Mashup maker

I think it’d be pretty cool to have online video editing tools that could take Youtube URLs (with the #t parameter) and durations for sources, and then a couple of audio channels.

I’m pretty sure you could build it by capturing out of the rtmp stream the way youtubedownloader-ey things do, then you could just run some command-line video encoding software on the pieces, stitch it up as an flv, and give it back.

Sounds hard, but fun.

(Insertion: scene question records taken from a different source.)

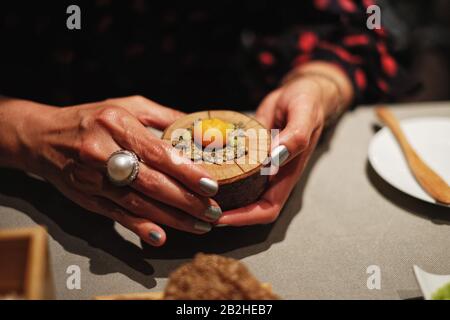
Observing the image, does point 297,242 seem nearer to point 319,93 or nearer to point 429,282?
point 429,282

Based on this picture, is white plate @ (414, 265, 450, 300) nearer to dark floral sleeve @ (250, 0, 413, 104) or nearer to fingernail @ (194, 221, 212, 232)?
fingernail @ (194, 221, 212, 232)

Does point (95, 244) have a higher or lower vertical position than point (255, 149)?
lower

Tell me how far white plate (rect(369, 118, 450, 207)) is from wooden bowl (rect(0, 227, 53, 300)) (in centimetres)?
71

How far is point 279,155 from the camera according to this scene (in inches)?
34.5

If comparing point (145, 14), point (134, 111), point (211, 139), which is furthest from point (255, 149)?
point (145, 14)

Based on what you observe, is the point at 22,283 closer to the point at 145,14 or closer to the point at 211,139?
the point at 211,139

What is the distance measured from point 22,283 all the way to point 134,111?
1.33ft

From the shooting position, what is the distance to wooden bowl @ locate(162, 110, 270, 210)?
2.72 feet

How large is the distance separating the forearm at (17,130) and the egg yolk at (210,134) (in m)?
0.35

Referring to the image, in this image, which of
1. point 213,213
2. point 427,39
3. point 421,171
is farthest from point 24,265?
point 427,39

Maybe a Christmas project.

Preliminary thoughts on clothing

I’ve never been well dressed.

There’s been this mix of apathy, misunderstanding, and a lack of resource in my life that led to an endless stream of stretchy khakis or cords and baggy t-shirts. Giant fuzzy sweaters, loose-hanging, wrinkly dress shirts. Big black tube-socks. I had heard the words of people who cared about fashion, “this is the way you present yourself; it’s the first impression you give, the message you tell the world”, and thought internally, “ha, the message you’re giving off is that you can’t stand on your attributes, so you’ve got to hide behind some ideal of flashy popularity”. What mattered to me was that my clothing was comfortable. That I could go crawl through a sewer or climb up a wall and my shirt could get a bit messed up. If I don’t care what I look like, why should you?

My opinions have been there a long time, and for some reason – likely just increasing maturity – they have been changing. I’m beginning to see the value in having a well made garment. I won’t be suggesting that I am hiding behind a flashy ideal, I’ll just be showing off the fact that I’ve thought about this. If I care how I look, it shows that I’ll also care about other things. The difference in thought has been subtle, but this feels like a sweeping change.

It’s led me to recognize that there is a difference between having a piece of clothing that’s comfortable because it is loose, and one that fits properly. As a child, I likely understood only “too small” or “not too small”, and I certainly didn’t want “too small”.

So, I’ve decided to invest some spare cycles into this. I don’t think I’m going to really take to fashion, per se, but to a pursuit of being well dressed. This means fewer clothes, which fit and look better, which I take better care of. Better care here means “more regular washing/drying and ironing, as opposed to “no longer crawling through sewer grates or climbing up walls.”

Some guidelines occurred to me as a place to start, they are that a good piece of clothing must:

  1. Be comfortable without being too large.
  2. Provide some variability or option to the way it is worn, and
  3. Strike a balance between reality and imagination; because the best artist is in the observer’s mind.

I think that if I can manage to find things that fit those guidelines, I’ll probably look pretty good. Next up is figuring out where and when to buy things.

As my opinion progresses, I’ll keep you posted.

Zeno wrote a letter…

I’m beginning to come to some conclusions about the failures of communication between people. It draws heavily upon the example Zeno presented in the dichotomy paradox.

Two persons know of concepts, which they wish to discuss. One could analogize to suggest that person A’s understanding of a concept sits at one end of a track, while person B’s understanding of that same concept sits at the other. Together, they will use language to attempt to move together toward the ideal of the concept, placed at the center of the track.

The first person introduces their understanding in terms of the language they understand, and hence, they reduce the distance between their listener and the ideal of the concept between them.

The second person responds, utilizing their own understanding of the concept, and through language, moves the other person closer to the ideal of the concept which stands between them.

This process continues, and each person progressively moves close and closer to the ideal, but by a similar logical flow to Zeno’s paradox, neither will ever arrive at the ideal of the concept. Neither will ever reach the other’s understanding of the concept.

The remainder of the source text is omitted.